Home / Elasticsearch / A High Level Overview of Elasticsearch

A High Level Overview of Elasticsearch

Structure

Elasticsearch creates, manages and searches Indexes.
Indexes are stored on Nodes.
Multiple Nodes make up a Cluster.
A Cluster is identified by a unique name.
A Node is a member of one Cluster and is identified by a name (defaulting to a random UUID - Universally Unique Identifier).
A Node runs on a Server, a Server can host multiple Nodes.
Indexes are (logically and physically) split into Shards (horizontal scaling).
Multiple replicas of a Shard can be created (vertical scaling). Replicas can protect against Server loss / outage.
One or more Shards are written to a Node.
Each Shard is a Lucene Index.
Each Lucene Index is split into Segments.
A Segment is created when a write opens, commits or closes.
Segments are immutable.
Segments are akin to mini Indexes.
Lucene Indexes are ‘Inverted Indexes’ - terms map to documents (document ids and perhaps locations within).

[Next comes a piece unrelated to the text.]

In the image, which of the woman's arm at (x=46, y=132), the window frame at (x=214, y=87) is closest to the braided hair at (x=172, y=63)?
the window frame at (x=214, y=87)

Terms are stored in alpha-numeric order and can be stored in a number of formats. An ordered lists of terms is good for finding word* but not *word (which would mean searching all terms). To support performant *word searches, terms are also stored in reverse order. Other manipulations of terms are done to support other complex searches - for example geo-location, number ranges and more.

Historically, Elasticsearch contained Mapping Types. These a being deprecated from v6.0.0 onwards. Mapping Types described the format of Documents in an Index and an Index could contain multiple types. From v6.0.0 onwards an Index can only contain a single Document type. This is typically called _doc but can be given a different name.

Operations

Add Document:

Add new Document requests are first appended to a ‘transaction log’ (a fast operation ). Documents are then indexed (slower operation).
When new Documents are added to an Index, they are first stored in memory and then Flushed to disk as a new Index Segment.
Documents are added to the Index (as new Segments) in batches (using the DocumentWriter).
Using default Routing, Documents are stored on (routed to) a Shard based on a document id hash.
Custom routing can be used to Route documents to a particular Shard (and it’s replica) based on a mapping (for example document author).

Delete Document:

To Delete a document from the index, the document is marked as deleted in a (bitmap) file.’

Update Document:

Index updates are a Delete (flagged as deleted) and an Insert (into a new Segment).

Search

STEP 0: Check the query cache for results.
STEP 1: The query is sent to either all Shards (default Routing) or a particular Shard (Custom Routing).
STEP 2: Within a shard, all Index Segments are read Sequentially for the search term(s).
STEP 3: Any documents flagged as deleted are removed from the results.

Percolator

Think of this as the reverse operation of what elasticsearch does by nature: instead of sending docs, indexing them, and then running queries, one sends queries, registers them, and then sends docs and finds out which queries match that doc.

Maintenance

Index Segment Merges (automatic - but can be triggered using the API)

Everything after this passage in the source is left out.